我可以使用以下方法，但有没有更简单的方法？我怀疑我可能缺少了一些CountVectorizer功能，因为这是自然语言处理中常见的预处理步骤。在这段代码中，我首先安装CountVectorizer，然后我必须迭代每个单词列表中的每个单词以生成整数列表

import sklearn
import sklearn.feature_extraction
import numpy as np

def reverse_dictionary(dict):
    '''
    http://stackoverflow.com/questions/483666/python-reverse-inverse-a-mapping
    '''
    return {v: k for k, v in dict.items()}

vectorizer = sklearn.feature_extraction.text.CountVectorizer(min_df=1)

corpus = ['This is the first document.',
        'This is the second second document.',
        'And the third one.',
        'Is this the first document? This is right.',]

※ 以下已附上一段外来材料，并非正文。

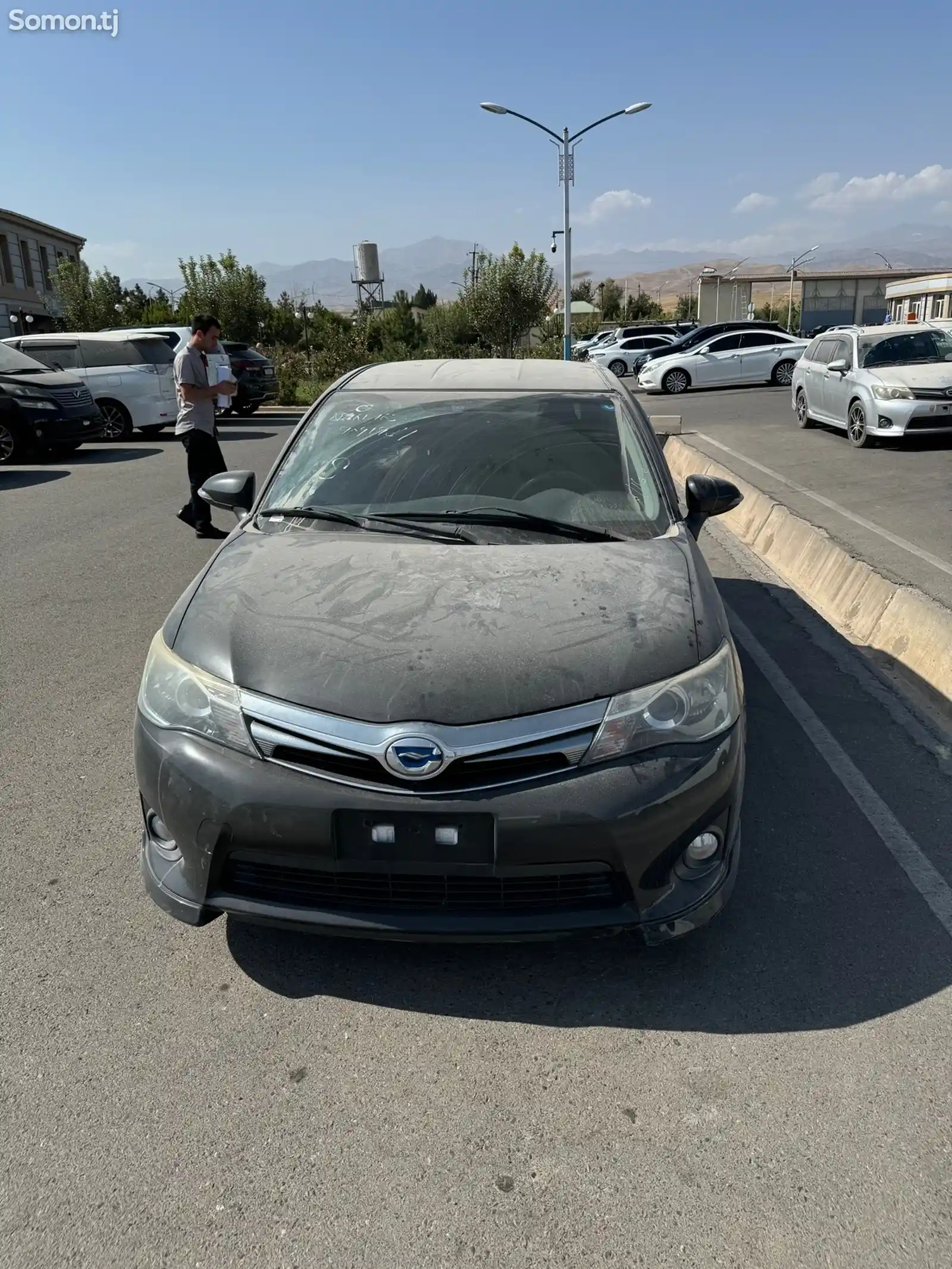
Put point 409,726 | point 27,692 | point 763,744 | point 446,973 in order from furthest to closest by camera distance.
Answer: point 27,692 → point 763,744 → point 446,973 → point 409,726

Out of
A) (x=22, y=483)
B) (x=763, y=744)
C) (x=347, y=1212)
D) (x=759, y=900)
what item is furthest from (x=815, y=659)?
(x=22, y=483)

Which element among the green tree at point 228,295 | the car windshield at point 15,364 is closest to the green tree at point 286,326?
the green tree at point 228,295

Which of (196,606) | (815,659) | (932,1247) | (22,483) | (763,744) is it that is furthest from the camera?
(22,483)

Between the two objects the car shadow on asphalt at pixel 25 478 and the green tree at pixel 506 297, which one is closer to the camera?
the car shadow on asphalt at pixel 25 478

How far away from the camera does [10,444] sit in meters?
14.8

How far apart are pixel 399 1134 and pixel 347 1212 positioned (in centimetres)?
25

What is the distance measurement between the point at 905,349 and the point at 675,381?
46.3ft

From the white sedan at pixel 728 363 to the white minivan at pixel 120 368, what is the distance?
1521 cm

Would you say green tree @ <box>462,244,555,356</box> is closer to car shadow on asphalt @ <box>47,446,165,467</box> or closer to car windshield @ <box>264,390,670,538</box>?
car shadow on asphalt @ <box>47,446,165,467</box>

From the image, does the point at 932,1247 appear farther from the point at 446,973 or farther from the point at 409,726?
the point at 409,726

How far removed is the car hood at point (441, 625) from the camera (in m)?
2.70

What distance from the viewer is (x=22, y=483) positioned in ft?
43.2

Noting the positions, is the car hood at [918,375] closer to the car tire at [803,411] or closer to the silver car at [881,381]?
the silver car at [881,381]

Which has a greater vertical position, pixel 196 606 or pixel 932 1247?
pixel 196 606
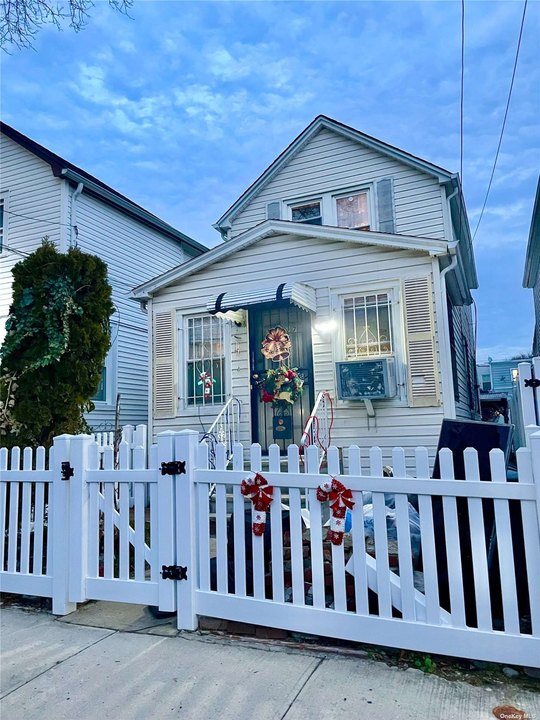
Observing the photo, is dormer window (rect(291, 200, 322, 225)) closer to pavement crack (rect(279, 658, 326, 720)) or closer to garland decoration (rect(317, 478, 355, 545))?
garland decoration (rect(317, 478, 355, 545))

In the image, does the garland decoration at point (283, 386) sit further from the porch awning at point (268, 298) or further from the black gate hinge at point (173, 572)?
the black gate hinge at point (173, 572)

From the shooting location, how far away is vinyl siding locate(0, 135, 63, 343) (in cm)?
985

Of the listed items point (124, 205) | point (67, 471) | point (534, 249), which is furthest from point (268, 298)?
point (534, 249)

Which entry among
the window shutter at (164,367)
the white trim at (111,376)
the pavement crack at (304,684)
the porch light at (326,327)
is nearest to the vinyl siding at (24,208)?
the white trim at (111,376)

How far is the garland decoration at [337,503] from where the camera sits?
2.62 meters

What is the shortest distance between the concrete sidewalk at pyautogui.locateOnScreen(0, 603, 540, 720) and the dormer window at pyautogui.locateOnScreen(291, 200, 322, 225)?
7891mm

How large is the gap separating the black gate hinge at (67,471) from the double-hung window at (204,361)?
4057mm

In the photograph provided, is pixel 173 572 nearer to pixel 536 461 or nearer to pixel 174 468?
pixel 174 468

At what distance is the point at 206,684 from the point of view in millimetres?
2293

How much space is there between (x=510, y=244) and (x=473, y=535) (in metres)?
49.4

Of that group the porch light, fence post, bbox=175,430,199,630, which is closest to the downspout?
the porch light

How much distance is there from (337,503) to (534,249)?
11.8m

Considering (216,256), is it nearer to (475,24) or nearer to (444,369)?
(444,369)

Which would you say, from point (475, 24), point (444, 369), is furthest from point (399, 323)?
point (475, 24)
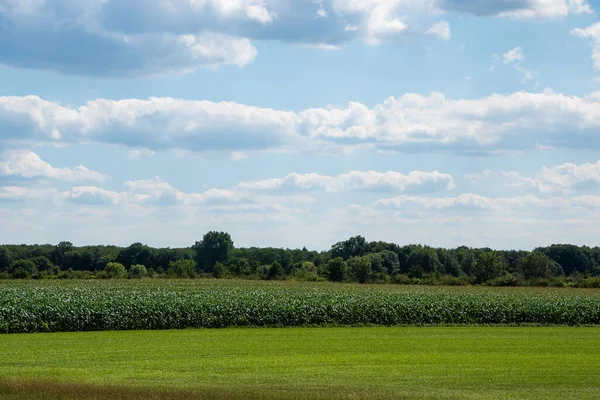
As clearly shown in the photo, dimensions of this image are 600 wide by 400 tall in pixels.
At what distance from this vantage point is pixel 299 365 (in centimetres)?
2311

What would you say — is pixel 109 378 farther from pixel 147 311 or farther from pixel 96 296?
pixel 96 296

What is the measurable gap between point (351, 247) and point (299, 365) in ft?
416

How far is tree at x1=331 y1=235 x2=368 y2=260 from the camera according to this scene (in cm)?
14900

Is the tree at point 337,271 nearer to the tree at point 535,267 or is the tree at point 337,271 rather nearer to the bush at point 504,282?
the bush at point 504,282

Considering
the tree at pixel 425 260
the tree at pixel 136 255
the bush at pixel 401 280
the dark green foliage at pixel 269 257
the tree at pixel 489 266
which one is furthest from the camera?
the tree at pixel 136 255

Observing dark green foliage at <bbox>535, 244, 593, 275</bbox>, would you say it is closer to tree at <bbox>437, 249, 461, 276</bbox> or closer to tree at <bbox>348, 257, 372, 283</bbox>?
tree at <bbox>437, 249, 461, 276</bbox>

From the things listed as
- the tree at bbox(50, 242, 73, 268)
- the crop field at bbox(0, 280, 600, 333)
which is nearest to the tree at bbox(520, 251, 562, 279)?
the crop field at bbox(0, 280, 600, 333)

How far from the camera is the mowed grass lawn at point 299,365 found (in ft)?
58.3

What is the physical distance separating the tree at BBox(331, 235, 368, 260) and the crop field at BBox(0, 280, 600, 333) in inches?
3938

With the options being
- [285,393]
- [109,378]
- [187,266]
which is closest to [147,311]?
[109,378]

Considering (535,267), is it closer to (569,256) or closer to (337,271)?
(337,271)

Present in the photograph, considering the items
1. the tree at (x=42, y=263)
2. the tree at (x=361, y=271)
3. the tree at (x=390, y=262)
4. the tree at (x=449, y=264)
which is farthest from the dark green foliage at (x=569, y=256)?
the tree at (x=42, y=263)

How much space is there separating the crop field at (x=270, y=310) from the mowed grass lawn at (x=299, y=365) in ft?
9.16

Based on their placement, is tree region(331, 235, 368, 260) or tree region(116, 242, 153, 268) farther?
tree region(331, 235, 368, 260)
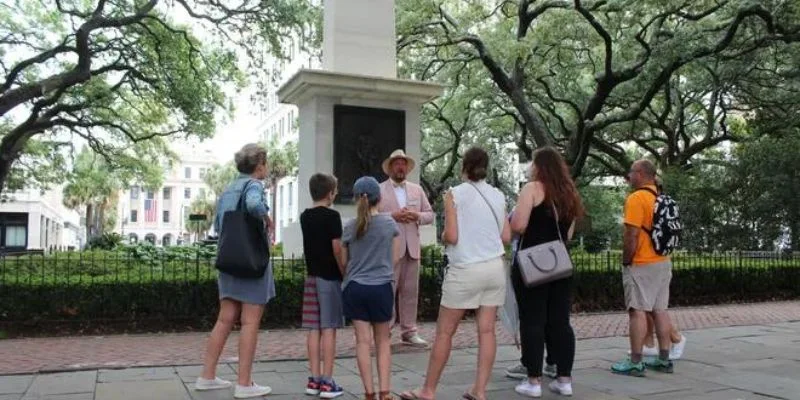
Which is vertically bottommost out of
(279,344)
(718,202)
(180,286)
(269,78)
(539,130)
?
(279,344)

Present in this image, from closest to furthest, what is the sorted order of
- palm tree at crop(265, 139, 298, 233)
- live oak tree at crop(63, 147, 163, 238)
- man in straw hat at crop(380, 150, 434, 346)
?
man in straw hat at crop(380, 150, 434, 346), live oak tree at crop(63, 147, 163, 238), palm tree at crop(265, 139, 298, 233)

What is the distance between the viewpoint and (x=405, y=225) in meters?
7.70

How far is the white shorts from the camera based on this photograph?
209 inches

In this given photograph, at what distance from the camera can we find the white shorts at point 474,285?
5.31 meters

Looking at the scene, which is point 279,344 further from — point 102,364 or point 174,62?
point 174,62

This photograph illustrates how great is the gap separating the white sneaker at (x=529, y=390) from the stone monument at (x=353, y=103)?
487cm

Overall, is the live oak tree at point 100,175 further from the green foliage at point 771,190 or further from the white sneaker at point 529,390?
the white sneaker at point 529,390

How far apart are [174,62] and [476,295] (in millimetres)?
18267

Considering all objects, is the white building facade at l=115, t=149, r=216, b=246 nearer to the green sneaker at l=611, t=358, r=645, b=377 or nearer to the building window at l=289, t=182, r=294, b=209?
the building window at l=289, t=182, r=294, b=209

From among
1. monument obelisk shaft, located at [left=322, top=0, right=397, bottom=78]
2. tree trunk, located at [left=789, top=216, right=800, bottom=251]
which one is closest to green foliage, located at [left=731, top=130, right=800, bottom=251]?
tree trunk, located at [left=789, top=216, right=800, bottom=251]

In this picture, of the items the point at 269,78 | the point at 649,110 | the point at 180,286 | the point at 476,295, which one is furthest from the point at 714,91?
the point at 476,295

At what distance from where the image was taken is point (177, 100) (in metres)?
21.9

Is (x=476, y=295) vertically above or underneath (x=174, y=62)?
underneath

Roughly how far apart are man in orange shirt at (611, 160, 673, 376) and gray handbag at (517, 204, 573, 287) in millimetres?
1204
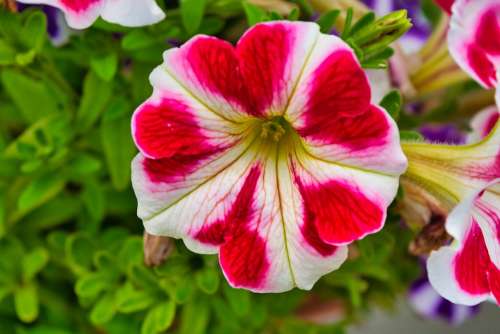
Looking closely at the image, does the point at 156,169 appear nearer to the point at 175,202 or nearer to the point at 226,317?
the point at 175,202

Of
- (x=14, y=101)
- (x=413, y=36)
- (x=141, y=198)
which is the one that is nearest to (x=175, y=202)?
(x=141, y=198)

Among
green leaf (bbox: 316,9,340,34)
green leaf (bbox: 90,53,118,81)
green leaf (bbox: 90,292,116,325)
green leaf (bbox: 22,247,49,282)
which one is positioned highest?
green leaf (bbox: 316,9,340,34)

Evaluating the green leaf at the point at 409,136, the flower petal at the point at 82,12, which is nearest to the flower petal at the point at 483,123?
the green leaf at the point at 409,136

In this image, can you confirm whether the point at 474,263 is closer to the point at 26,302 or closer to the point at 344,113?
the point at 344,113

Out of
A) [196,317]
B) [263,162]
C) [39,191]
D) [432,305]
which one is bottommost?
[432,305]

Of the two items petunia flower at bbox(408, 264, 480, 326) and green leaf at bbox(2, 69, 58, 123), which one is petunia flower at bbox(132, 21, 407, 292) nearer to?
green leaf at bbox(2, 69, 58, 123)

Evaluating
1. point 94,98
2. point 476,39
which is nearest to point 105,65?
point 94,98

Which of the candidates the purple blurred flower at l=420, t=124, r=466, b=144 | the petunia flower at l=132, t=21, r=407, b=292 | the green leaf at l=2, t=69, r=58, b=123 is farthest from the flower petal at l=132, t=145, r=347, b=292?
the purple blurred flower at l=420, t=124, r=466, b=144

X = vectorizer.fit_transform(corpus).toarray()

tokenizer = vectorizer.build_tokenizer()
output_corpus = []
for line in corpus: 
    line = tokenizer(line.lower())
    output_line = np.empty_like(line, dtype=np.int)
    for token_number, token in np.ndenumerate(line):
        output_line[token_number] = vectorizer.vocabulary_.get(token) 
    output_corpus.append(output_line)
print('output_corpus: {0}'.format(output_corpus))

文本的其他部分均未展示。